====== INPUT DATA

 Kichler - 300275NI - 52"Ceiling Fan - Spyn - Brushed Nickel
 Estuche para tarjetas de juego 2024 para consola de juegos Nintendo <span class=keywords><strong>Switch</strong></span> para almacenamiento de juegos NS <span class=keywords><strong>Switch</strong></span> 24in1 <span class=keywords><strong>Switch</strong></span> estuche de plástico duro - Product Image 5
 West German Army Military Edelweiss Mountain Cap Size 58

============
====== INPUT DATA

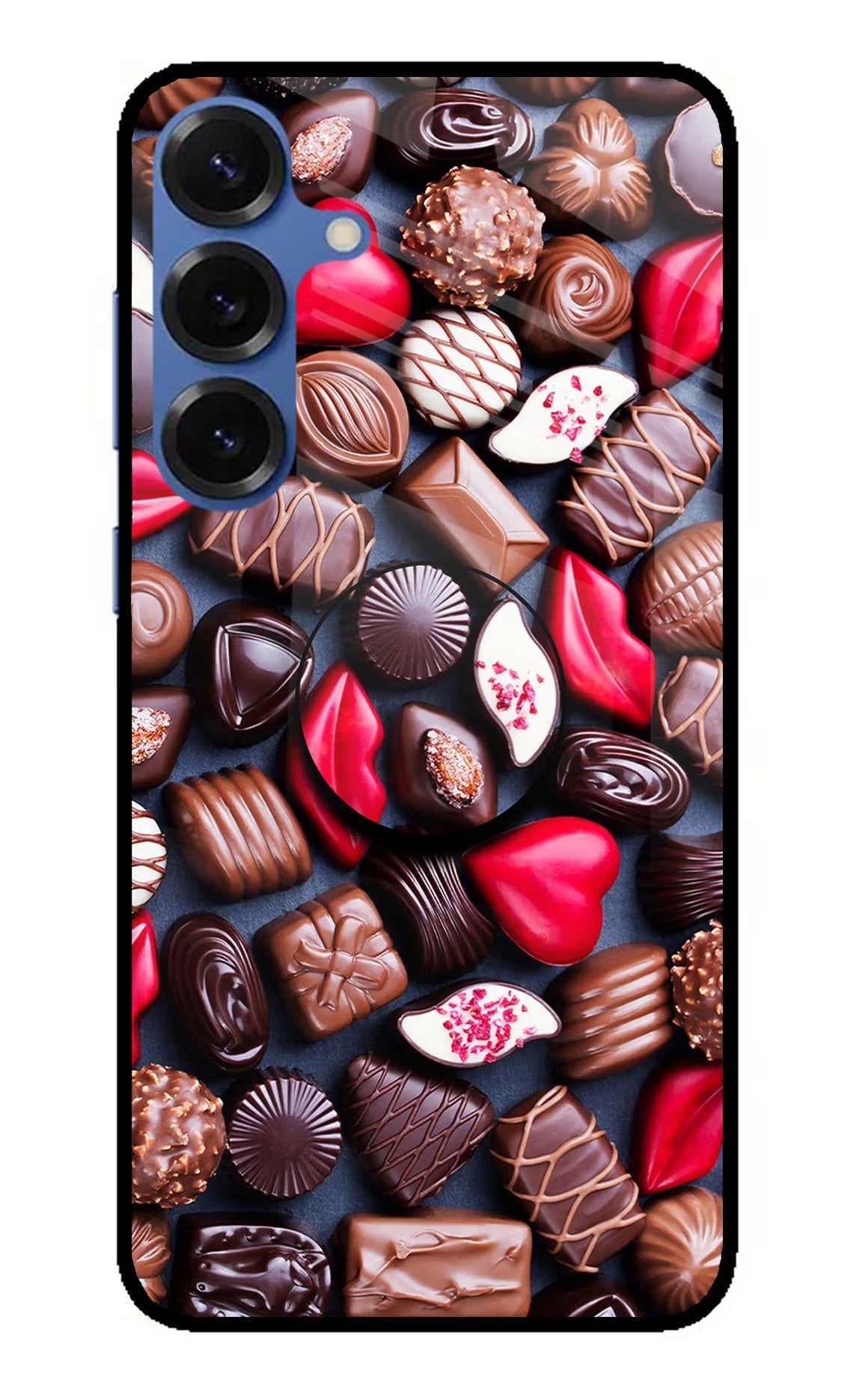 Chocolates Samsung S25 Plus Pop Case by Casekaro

============

__AIM OF THE TASK__:
Transcribe the lines above between the line holding "Kichler - 300275NI" and the line holding "West German Army", inclusive, exactly as they stand and with nothing added.

__ANSWER SECTION__:
 Kichler - 300275NI - 52"Ceiling Fan - Spyn - Brushed Nickel
 Estuche para tarjetas de juego 2024 para consola de juegos Nintendo <span class=keywords><strong>Switch</strong></span> para almacenamiento de juegos NS <span class=keywords><strong>Switch</strong></span> 24in1 <span class=keywords><strong>Switch</strong></span> estuche de plástico duro - Product Image 5
 West German Army Military Edelweiss Mountain Cap Size 58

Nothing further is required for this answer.